══ EXCERPTED PASSAGE ══

Friday, May 12, 2017


When I have discussions with people in person or by email that know very little about Japan, there are several cultural attributes that most everyone is aware of; sushi, kimono, Mount Fuji, chrysanthemums, Samurai/Ninja and bamboo. In fact, bamboo is one of the stalwart designs and decorations of Japan going back to even Neolithic times and in later times was part of what the Chinese and Japanese literati referred to as the Four Gentleman or the Four Noble Ones; the plum blossom. the orchid, the chrysanthemum and bamboo. To see how intertwined and developed the bamboo motif is you have to look no further than the illustrated futamono, covered box form by Oda Aya (b.1947). Decorated in a Rimpa influenced style the box form acts as canvas to multiple layers of overglazes and firings to create a surfaces which married visual and tactile textures with a shimmery copper background highlighting the surface. Oda Aya lives and works in Shiga prefecture and his work is typically decorated with naturalistic motifs such as seashells, cats, flowers of various types, bamboo, etc. of which this box, Bamboo Grive is an excellent example.  His work has been juried into numerous Nihon Kogie Kai Exhibitions over the years and he won the International Color Painting Gold medal in 1997 and the prestigious Grand Prize Excellence Award in 2012 for his tea ceramics. Oda has been collected by numerous private and public collections including the Ueno Royal Museum, the Miho Museum and museums in France and the United States. This classic box by Oda is a wonderful example of his work which is not particularly well known outside of Japan but it is a wonderful blend of the art of Rimpa, modern Japanese pottery and a design element which is readily identified as one of the iconic symbols of Japan.

═══

SHORT EXERCISE A >> According to the passage on the bamboo box, in what year did Oda Aya win the Grand Prize Excellence Award?
SHORT EXERCISE B >> List the four motifs that the passage on the bamboo box says the Chinese and Japanese literati called the Four Gentleman or the Four Noble Ones.
SHORT EXERCISE C >> Write the next part of the passage on Oda Aya's bamboo box, picking up after its final sentence.

══ DATA LISTING ══

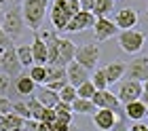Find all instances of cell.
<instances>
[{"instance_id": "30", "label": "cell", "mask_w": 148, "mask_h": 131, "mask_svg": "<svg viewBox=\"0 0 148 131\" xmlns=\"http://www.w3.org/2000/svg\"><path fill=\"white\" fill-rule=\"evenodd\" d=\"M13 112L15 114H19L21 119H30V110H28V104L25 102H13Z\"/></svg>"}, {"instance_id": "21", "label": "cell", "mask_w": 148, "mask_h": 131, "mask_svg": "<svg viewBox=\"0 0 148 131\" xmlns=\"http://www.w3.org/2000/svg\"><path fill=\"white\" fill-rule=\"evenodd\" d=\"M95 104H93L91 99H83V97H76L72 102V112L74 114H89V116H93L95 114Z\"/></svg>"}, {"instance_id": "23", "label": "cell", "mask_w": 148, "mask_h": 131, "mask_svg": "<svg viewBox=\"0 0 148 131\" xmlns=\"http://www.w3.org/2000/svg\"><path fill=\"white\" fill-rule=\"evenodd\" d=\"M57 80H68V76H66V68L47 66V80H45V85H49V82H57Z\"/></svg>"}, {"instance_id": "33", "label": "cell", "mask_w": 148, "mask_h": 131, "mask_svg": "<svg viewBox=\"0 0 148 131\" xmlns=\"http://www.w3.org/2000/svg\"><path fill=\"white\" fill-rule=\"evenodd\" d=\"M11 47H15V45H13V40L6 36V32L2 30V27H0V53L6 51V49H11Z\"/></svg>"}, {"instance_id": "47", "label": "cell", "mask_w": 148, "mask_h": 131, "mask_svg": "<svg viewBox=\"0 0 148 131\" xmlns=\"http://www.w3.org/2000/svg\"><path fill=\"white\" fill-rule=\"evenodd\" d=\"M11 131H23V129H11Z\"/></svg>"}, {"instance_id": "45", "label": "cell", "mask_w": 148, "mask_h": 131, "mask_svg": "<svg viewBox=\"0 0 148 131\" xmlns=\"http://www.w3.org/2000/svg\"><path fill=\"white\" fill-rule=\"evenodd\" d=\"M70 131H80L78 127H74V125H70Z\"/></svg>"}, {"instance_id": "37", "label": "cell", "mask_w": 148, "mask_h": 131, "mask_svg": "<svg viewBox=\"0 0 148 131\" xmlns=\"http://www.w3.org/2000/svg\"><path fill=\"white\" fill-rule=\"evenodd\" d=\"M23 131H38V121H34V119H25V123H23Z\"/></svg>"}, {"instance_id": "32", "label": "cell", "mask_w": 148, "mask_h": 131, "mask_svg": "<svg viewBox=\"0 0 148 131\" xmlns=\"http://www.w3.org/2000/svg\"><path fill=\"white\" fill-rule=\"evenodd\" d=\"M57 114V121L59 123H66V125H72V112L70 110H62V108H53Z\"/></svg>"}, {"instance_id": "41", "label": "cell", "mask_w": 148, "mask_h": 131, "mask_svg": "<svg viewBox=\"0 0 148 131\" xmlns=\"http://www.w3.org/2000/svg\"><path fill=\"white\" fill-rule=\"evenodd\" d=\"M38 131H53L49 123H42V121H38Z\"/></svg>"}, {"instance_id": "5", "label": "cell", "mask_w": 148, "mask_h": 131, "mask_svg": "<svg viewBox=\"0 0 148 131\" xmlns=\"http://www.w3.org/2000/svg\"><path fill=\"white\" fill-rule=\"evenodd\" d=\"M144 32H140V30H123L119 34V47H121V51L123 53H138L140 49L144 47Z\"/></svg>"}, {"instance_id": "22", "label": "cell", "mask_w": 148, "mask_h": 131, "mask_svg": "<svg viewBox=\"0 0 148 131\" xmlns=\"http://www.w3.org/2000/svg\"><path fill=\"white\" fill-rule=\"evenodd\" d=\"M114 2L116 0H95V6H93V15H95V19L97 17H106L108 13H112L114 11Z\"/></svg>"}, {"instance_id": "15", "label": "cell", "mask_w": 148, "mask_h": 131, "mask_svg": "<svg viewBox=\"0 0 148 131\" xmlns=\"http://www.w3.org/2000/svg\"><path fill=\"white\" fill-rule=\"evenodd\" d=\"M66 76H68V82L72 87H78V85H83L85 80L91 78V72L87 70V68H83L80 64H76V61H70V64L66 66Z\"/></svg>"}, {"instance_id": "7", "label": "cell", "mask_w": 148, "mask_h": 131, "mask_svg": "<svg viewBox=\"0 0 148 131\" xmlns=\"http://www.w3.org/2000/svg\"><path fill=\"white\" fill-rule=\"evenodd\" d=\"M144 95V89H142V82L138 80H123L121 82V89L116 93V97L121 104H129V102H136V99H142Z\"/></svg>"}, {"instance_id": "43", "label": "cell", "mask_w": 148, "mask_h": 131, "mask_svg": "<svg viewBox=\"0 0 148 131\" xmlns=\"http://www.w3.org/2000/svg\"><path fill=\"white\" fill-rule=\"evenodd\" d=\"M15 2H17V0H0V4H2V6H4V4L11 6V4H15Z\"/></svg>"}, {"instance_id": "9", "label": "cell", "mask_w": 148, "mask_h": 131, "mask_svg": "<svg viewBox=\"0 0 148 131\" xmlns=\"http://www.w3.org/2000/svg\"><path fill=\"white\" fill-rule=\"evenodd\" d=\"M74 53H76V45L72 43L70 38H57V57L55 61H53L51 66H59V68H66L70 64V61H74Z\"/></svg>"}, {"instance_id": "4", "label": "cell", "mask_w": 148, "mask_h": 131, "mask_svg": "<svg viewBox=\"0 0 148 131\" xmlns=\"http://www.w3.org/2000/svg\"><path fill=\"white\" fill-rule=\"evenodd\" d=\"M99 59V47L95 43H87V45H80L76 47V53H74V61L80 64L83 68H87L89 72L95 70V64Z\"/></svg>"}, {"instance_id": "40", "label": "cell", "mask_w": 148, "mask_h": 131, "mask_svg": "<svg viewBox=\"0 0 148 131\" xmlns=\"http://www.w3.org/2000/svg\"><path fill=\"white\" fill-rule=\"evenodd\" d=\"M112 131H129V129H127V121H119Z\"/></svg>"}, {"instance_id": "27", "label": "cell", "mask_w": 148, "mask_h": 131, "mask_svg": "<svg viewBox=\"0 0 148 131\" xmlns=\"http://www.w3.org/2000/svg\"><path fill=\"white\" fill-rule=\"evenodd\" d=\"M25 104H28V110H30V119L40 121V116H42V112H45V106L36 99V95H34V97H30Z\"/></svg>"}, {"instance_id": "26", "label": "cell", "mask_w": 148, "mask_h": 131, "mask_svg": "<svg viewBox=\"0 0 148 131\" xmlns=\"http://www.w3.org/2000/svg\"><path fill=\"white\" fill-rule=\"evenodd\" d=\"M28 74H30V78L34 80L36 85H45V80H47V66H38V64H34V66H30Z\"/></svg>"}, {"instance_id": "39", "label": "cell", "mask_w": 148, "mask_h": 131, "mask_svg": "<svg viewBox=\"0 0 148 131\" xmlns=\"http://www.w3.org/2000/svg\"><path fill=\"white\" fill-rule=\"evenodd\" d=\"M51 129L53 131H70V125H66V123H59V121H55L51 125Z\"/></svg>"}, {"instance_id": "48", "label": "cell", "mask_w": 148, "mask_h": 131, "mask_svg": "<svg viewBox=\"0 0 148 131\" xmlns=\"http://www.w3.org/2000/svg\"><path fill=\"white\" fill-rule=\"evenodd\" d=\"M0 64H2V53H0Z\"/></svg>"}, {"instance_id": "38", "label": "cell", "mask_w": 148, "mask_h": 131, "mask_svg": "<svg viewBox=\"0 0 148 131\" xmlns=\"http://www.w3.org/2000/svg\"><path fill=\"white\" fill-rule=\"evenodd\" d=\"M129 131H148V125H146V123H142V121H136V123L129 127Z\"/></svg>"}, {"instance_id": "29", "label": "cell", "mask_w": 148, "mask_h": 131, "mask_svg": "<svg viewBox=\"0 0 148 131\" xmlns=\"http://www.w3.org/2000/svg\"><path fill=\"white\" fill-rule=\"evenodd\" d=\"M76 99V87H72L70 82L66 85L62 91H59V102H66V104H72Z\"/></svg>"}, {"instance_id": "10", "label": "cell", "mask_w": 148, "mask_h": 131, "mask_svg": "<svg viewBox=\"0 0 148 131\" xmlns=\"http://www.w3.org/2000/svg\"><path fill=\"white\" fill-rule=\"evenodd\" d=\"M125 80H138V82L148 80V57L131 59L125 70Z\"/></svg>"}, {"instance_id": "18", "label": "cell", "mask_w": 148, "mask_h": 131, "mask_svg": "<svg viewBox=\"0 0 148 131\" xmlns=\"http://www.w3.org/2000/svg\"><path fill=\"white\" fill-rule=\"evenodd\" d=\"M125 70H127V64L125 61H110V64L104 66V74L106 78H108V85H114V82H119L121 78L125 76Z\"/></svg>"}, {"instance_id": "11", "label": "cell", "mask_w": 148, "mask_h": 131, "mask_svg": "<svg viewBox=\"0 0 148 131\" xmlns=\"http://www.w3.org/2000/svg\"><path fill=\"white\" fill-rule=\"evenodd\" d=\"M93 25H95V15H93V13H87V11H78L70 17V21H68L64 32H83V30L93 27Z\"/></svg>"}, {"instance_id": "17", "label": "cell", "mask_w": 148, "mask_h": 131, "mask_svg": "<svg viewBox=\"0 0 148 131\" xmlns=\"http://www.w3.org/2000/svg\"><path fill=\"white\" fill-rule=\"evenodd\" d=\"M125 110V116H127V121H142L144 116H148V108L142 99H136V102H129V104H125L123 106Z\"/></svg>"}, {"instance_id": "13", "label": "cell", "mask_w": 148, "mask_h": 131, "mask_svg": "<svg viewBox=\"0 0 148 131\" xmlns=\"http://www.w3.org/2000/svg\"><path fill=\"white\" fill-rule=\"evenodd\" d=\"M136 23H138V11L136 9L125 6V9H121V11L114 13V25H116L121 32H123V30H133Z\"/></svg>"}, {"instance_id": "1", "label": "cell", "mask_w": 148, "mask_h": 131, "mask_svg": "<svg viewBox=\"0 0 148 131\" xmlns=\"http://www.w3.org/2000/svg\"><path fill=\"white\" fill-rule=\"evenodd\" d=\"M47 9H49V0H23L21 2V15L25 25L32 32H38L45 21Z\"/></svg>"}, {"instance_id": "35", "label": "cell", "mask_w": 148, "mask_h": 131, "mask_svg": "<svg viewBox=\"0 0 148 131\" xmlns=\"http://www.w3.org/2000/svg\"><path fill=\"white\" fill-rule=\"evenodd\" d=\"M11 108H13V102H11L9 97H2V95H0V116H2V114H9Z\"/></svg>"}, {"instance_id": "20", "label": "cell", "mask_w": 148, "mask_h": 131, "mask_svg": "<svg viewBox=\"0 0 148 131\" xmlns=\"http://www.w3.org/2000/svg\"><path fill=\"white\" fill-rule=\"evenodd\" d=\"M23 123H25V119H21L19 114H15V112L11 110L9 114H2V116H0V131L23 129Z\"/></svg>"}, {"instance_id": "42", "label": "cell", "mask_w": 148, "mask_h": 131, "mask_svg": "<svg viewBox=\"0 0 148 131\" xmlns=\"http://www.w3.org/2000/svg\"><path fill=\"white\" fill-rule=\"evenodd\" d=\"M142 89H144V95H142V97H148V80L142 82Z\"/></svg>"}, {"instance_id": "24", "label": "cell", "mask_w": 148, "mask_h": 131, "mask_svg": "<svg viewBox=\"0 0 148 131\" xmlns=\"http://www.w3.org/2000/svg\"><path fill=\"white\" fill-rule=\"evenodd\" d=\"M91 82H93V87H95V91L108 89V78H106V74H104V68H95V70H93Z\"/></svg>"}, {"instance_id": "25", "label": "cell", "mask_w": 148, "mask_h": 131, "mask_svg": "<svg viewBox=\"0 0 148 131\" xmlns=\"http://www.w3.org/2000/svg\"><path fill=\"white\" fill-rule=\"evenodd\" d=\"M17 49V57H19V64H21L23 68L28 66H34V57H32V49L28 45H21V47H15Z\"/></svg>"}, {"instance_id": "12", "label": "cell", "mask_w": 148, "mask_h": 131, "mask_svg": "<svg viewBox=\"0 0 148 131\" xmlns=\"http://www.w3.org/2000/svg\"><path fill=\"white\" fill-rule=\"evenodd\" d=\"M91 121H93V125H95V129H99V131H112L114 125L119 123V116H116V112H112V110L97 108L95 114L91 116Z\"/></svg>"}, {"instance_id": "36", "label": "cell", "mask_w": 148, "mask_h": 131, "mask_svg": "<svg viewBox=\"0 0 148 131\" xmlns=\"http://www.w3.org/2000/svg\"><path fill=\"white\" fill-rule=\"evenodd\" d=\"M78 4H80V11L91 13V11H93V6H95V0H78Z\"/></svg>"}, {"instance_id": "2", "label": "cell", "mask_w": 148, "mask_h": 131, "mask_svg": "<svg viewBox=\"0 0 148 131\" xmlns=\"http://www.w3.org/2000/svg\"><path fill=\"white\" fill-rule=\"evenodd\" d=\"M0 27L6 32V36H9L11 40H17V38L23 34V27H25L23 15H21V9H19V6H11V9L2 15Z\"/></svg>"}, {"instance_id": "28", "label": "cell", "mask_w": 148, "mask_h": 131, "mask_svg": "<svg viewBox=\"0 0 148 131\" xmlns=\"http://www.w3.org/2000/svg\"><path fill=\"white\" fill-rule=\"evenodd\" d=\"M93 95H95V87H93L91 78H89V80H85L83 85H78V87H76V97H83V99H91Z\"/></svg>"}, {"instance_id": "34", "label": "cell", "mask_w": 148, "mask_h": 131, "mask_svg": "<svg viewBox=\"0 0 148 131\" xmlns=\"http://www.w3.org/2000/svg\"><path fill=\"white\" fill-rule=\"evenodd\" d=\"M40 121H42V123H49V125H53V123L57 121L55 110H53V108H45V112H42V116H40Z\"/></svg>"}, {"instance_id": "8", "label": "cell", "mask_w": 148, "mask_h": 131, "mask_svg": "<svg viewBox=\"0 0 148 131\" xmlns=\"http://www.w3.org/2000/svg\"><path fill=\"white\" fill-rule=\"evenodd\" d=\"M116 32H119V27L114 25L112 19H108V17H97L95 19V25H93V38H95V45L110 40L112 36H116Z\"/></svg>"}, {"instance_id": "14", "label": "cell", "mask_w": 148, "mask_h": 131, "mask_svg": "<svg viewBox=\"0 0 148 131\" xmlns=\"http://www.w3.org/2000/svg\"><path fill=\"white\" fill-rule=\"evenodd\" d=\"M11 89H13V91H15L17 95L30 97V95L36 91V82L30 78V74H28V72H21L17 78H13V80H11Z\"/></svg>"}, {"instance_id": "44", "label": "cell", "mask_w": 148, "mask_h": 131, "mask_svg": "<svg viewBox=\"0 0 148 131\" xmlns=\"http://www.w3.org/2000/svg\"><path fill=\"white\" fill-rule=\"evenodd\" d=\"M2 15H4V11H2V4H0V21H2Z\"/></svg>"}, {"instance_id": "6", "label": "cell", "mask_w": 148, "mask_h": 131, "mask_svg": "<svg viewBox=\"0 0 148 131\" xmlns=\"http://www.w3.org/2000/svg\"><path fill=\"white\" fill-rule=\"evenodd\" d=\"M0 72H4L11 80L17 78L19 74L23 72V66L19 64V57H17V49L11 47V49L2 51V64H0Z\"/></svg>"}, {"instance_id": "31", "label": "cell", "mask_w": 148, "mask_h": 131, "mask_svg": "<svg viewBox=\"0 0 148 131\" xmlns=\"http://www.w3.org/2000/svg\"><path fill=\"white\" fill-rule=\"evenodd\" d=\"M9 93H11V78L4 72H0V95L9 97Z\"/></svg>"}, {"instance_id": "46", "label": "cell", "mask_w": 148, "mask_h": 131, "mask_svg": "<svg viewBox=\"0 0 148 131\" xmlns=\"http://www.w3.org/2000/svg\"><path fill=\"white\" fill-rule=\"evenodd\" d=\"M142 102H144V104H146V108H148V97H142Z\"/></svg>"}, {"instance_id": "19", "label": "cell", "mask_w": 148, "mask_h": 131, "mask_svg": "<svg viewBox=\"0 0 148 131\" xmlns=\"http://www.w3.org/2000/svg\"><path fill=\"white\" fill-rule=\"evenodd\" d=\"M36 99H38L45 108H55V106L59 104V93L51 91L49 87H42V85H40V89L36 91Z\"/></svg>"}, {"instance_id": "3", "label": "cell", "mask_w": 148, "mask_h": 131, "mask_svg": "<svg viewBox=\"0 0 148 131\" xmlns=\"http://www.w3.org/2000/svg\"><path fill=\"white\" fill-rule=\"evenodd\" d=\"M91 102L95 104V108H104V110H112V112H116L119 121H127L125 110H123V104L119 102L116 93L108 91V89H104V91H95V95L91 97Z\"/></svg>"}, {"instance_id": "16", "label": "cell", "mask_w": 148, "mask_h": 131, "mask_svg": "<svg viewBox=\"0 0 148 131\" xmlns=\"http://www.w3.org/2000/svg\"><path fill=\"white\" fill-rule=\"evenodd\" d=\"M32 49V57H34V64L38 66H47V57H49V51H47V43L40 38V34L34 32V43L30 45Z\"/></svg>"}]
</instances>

═══
══ DATA LISTING ══

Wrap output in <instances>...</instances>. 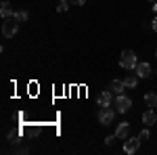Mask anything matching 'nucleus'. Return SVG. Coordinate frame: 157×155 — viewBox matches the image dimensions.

═══

FINAL ANSWER A >> 2012

FINAL ANSWER B >> The plum blossom, the orchid, the chrysanthemum, and bamboo

FINAL ANSWER C >>
Wednesday, May 10, 2017


I enjoy a pot that comes out and declares that its intention is to be contrary and in this case, the surface and gravity defying ash run is just that. This very well fired vase is by Kaneshige Yuho (b.1950) and the running brown glassy ash cuts across the surface horizontally while helping to define the vertical form finished off with two lugs at what would be the shoulder of the pot. Fired in a Bizen noborigama, the pot has a variety of effects from tamadare, goma and hiiro showing off much of what one expects from Bizen-yaki with a form that is common to Kaneshige Yuho. Born the third son of one of the pre-eminent chadogu makers of the 20th century, Kaneshige Sozan, Yuho first studied sculpture at Musashino Art University (Tokyo) before studying under his father and becoming and independant potter in 1980. Kaneshige Yuho is published and widely exhibited through out Japan and abroad having had a major three person show along with Kakurezaki Ryuichi and Kawase Shinobu in 2001. Though this vase shows the hand of the potter it is clearly guided by the surrounding influences of the Kaneshige family and over 400 years of Bizen tradition.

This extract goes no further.